Just imagine if Jim Lee had penciled this issue!
Posted by: Vin the Comics Guy | May 18, 2015 8:25 AM
@JSfan: Gambit is shown using cards as weapons when the team are in Shi'ar space during Claremont and Lee's Uncanny run, before the animation series.
Posted by: Nathan Adler | May 18, 2015 8:42 AM
Playing cards coming next issue!
Posted by: fnord12 | May 18, 2015 8:43 AM
Hi all, thanks for the quick replies. I look forward to the next ish, fnord12.
Posted by: JSfan | May 18, 2015 8:52 AM
Hey Nathan, interesting that Andre Norton's Alizon hounds from Witch World inspired the X-Men Hounds. The concentration camps must have been inspired by the Kolder turning people into zombie slaves? It's a bit of a stretch but interesting if that's the case.
Posted by: Jay Demetrick | May 18, 2015 1:52 PM
A general observation: man, these UXM issues were awfully dark...
I haven't read most of the X-Men stories from this period, just the summaries on fansites. This site is the first time I'm getting a closer look at these issues and... wow. Seriously, the comic has been growing darker ever since the Mutant Massacre, but things got really creepy around #250 and went downhill from there. Nightmarish visions! People made into animalistic slaves! Jean Grey with tentacle arms! Claremont really was exploring some unpleasant territory there... UXM in this period seems be moving into overt horror movie territory.
I'm wondering if Claremont planned all of this to be just a phase (related to the ongoing Shadow King plot, perhaps?), or if he wanted to keep the book that way...

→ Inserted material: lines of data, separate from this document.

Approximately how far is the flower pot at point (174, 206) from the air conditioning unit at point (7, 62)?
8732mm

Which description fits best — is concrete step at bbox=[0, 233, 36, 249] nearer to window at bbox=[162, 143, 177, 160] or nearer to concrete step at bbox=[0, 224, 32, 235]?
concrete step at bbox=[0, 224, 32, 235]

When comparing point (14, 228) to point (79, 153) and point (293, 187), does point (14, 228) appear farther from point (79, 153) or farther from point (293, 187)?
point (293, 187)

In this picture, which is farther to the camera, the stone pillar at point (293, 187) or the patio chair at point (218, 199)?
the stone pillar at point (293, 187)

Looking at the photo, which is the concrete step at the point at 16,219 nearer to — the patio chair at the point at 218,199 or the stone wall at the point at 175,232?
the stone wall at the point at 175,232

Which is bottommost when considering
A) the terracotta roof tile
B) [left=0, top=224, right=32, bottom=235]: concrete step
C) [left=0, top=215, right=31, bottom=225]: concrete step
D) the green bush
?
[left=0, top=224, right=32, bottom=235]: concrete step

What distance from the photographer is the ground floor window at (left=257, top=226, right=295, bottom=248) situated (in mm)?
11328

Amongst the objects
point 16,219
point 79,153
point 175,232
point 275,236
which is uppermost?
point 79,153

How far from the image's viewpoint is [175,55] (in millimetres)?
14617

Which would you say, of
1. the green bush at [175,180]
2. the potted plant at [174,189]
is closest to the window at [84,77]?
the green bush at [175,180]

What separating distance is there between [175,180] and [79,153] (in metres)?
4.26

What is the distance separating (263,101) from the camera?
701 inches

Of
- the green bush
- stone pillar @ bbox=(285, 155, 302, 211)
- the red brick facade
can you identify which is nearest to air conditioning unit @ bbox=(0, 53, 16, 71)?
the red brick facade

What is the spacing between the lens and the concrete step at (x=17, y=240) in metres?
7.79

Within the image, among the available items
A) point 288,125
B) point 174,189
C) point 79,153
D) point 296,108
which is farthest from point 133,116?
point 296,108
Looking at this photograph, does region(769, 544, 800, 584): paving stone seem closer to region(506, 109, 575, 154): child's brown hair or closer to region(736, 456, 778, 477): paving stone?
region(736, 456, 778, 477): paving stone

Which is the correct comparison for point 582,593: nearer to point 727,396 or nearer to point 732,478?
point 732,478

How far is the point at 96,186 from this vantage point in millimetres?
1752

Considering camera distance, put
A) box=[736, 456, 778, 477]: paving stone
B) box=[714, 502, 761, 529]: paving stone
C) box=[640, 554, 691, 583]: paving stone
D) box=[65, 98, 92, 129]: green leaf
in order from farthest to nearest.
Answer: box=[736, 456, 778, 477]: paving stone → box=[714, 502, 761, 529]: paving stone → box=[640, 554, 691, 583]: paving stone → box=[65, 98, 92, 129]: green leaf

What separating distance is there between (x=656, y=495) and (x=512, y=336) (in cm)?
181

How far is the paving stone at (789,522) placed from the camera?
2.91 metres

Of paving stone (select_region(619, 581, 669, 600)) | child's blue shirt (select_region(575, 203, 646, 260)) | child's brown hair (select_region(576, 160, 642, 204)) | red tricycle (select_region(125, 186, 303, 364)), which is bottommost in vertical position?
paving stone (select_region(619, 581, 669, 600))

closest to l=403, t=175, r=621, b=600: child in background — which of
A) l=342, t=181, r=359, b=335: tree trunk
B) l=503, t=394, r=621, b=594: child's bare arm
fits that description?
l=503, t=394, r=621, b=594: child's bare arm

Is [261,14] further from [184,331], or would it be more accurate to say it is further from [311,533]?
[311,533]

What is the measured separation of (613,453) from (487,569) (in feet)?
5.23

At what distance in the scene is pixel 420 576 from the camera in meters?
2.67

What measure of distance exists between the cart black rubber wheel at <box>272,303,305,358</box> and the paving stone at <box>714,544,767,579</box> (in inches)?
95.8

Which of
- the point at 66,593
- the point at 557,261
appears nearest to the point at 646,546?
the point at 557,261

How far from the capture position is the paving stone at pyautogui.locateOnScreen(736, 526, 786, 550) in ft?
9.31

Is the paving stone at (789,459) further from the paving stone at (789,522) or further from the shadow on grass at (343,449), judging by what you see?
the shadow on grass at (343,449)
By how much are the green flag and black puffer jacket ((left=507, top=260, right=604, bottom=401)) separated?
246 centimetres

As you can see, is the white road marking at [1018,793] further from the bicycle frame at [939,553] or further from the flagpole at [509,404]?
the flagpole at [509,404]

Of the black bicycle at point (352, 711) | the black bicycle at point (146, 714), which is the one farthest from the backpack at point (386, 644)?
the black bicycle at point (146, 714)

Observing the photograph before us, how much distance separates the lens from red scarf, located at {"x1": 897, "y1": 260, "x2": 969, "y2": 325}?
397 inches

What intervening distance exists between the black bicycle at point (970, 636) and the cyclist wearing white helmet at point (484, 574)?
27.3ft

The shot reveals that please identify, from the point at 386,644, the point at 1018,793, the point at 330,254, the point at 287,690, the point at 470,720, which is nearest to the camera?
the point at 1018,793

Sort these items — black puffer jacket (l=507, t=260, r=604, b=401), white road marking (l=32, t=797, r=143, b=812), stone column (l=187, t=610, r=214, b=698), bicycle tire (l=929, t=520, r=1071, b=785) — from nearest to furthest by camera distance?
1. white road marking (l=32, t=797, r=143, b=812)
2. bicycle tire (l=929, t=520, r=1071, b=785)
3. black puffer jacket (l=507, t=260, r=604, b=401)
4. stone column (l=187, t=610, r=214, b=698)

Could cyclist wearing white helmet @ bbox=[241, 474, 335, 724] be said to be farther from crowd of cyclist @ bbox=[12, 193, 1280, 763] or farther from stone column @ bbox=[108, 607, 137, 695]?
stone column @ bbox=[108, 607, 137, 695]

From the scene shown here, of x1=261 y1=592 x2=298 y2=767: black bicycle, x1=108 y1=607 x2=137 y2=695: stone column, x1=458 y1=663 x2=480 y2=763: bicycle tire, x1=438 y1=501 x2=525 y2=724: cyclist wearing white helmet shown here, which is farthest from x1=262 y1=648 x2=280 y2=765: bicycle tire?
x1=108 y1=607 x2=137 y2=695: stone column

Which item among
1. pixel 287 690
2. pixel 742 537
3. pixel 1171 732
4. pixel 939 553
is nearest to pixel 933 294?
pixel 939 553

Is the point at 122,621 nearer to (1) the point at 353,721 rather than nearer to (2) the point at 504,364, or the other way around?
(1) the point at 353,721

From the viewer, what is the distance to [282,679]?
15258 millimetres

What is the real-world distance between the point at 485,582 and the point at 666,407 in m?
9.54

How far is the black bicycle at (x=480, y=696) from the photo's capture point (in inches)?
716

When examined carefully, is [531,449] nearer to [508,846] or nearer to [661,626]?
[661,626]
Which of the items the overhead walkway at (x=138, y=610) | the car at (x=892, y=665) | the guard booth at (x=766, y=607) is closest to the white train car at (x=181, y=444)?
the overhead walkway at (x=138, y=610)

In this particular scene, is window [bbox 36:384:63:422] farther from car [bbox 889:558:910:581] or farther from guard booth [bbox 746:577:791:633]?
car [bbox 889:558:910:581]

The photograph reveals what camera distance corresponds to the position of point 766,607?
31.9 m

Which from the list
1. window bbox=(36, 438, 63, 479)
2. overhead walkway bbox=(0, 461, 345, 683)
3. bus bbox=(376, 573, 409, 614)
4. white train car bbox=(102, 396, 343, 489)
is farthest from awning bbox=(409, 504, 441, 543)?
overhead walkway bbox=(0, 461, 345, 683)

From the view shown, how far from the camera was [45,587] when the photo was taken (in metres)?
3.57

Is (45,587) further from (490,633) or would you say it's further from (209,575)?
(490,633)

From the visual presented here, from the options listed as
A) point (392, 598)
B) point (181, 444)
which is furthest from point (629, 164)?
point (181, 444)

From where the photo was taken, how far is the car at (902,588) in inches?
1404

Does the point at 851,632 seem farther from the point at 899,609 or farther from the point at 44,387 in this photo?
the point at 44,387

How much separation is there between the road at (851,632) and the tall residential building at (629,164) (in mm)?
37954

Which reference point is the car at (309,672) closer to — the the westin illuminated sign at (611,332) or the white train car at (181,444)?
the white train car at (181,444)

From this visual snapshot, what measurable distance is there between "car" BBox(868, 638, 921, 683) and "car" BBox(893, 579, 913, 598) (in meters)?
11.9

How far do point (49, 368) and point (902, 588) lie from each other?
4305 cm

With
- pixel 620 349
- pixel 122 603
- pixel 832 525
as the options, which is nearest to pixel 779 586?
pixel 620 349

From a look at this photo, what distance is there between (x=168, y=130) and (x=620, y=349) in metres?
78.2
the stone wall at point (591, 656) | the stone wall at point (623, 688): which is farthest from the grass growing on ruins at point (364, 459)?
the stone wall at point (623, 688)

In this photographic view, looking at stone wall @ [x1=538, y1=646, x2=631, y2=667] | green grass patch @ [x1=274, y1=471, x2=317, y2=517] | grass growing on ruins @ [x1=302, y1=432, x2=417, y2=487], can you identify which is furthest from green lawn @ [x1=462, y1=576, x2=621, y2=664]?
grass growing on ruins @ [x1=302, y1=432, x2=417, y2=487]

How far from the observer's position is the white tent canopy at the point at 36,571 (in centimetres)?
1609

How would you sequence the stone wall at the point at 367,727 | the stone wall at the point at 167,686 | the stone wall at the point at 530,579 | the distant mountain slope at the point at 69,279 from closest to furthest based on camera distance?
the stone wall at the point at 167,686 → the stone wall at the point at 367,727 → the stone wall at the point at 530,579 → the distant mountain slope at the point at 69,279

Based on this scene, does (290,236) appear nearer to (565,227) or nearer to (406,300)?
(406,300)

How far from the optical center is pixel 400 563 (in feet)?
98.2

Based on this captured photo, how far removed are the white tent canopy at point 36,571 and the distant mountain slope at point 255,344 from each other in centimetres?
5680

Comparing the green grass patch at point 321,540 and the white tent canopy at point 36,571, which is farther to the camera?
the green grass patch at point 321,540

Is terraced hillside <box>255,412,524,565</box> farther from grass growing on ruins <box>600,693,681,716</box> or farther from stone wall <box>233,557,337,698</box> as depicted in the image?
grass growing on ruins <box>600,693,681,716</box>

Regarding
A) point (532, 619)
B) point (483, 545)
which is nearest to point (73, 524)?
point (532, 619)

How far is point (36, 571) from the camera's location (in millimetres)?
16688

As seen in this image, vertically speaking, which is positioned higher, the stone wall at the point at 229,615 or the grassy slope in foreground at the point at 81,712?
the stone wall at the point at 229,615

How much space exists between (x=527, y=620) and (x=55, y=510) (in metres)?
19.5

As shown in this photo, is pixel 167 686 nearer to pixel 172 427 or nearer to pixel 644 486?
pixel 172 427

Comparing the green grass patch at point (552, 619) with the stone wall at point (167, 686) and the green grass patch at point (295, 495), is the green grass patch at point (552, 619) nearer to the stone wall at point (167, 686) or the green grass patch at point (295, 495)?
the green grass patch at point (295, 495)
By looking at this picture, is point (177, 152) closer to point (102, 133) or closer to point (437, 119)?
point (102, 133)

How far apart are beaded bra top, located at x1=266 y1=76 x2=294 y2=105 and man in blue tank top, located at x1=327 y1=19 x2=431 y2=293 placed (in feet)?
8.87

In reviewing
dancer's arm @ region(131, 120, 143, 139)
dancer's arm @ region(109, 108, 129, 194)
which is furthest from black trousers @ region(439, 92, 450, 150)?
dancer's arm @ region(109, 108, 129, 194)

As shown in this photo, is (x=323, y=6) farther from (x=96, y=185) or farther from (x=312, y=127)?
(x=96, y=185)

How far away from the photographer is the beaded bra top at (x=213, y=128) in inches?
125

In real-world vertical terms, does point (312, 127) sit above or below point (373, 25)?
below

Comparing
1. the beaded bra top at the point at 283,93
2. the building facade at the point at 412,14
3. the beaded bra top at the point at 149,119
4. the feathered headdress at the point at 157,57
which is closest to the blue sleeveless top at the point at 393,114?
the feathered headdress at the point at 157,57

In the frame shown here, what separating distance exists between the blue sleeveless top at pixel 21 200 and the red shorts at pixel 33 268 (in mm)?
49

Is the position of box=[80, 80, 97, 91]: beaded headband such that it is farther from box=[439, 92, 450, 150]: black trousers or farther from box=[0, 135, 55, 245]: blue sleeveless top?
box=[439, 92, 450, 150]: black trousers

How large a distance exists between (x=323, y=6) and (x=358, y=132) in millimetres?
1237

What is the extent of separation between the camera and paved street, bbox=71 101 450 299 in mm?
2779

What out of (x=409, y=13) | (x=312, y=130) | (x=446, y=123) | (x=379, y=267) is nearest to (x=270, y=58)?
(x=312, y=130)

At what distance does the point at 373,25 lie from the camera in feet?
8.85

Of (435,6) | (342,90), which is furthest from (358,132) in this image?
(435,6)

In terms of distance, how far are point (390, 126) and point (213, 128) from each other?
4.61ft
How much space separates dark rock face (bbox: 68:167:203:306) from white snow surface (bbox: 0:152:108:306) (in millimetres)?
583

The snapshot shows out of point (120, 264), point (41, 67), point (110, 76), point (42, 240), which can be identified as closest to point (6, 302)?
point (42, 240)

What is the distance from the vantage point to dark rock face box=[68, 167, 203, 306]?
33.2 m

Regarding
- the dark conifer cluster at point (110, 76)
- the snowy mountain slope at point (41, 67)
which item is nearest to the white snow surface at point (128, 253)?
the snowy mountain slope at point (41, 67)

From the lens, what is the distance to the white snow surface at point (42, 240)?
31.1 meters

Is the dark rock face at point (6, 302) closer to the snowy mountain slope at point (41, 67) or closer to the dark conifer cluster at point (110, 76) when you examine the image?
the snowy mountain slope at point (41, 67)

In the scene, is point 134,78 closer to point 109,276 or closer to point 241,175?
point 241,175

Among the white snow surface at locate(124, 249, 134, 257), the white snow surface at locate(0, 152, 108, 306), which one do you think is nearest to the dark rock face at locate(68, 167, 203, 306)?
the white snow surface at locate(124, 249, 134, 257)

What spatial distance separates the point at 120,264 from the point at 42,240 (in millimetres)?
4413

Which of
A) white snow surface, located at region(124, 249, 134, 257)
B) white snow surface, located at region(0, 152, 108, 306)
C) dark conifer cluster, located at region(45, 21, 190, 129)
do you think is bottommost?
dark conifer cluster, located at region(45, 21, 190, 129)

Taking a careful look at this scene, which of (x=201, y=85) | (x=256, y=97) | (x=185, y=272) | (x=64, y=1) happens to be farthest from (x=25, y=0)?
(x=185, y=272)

Posted by: Piotr W | May 19, 2015 8:46 AM
Er...I think tentacle Jean is an exploration of a....different genre.
Nothing to say about Gambit, fnord? I"m just saying that usually for first appearances, you talk a bit about how you feel about the character and his relation to thelot, and how effective the issue was at introducing him. Especially for an "important" (yet base-breaking) character like Remy.
By the way, are these the issues that confirm that, yes, Mystique and Destiny were lovers and not just "very special teammates"?
Posted by: Jon Dubya | May 21, 2015 1:13 AM
I think Gambit was introduced well enough in these issues. The "charm" thing seems to be the most interesting misfire. Beyond that he seems a lot like the Gambit that i know.
I don't have strong opinions about Gambit. He was such a mainstay of the cartoon show that he feels like a legit X-Man to me even though i know a lot of fans don't like him. He's also one of the few X-Men that Claremont actually created. And he gets his own series, which is pretty rare for an X-Man that isn't Wolverine.
I guess the reason i didn't really talk about him yet is because he's initially introduced as a kind of mystery character and i want to watch that unfold.
As for Mystique and Destiny, it's hard for me to say because it's always been "obvious" with hindsight. The fact that she's the one that took it so hard and therefore wasn't around during Acts of Vengeance would have been a signal that there was something more to their relationship prior to this.
Posted by: fnord12 | May 21, 2015 2:10 PM
Oh yes the fourth main male of the X-Men cartoon. The kids on the playground loved Wolverine because of the claws and he was as bad ass as you could get in a kid's cartoon. Beast was the funny guy but still nice. Gambit was also the cool one but more in a smooth chill way with explosive cards, well something like that. Oh and Cyclops but no one liked him since he was boring. Naturally I was the one kid on the playground who liked Cyclops. Of course I also liked Leonardo from Ninja Turtles. Guess I just like responsible leader types.
Posted by: david banes | May 21, 2015 2:16 PM
If the dragonish aliens are a warrior race, mightn't the ! be an "L" instead of an "i" meaning they'd be the Pl(u)nder? Tacky, I know but probably what they were going for.
Posted by: Jay Demetrick | May 21, 2015 5:43 PM
Heck, maybe even P(ou)nder. This is the beginning of the '90s era after all...
Posted by: Jay Demetrick | May 21, 2015 5:47 PM
Fnord, I'm not with you on the art in this issue. Lian Shen is drawn so badly I couldn't recognize her as the same character as before. This series desperately needed Jim Lee to become the regular artist.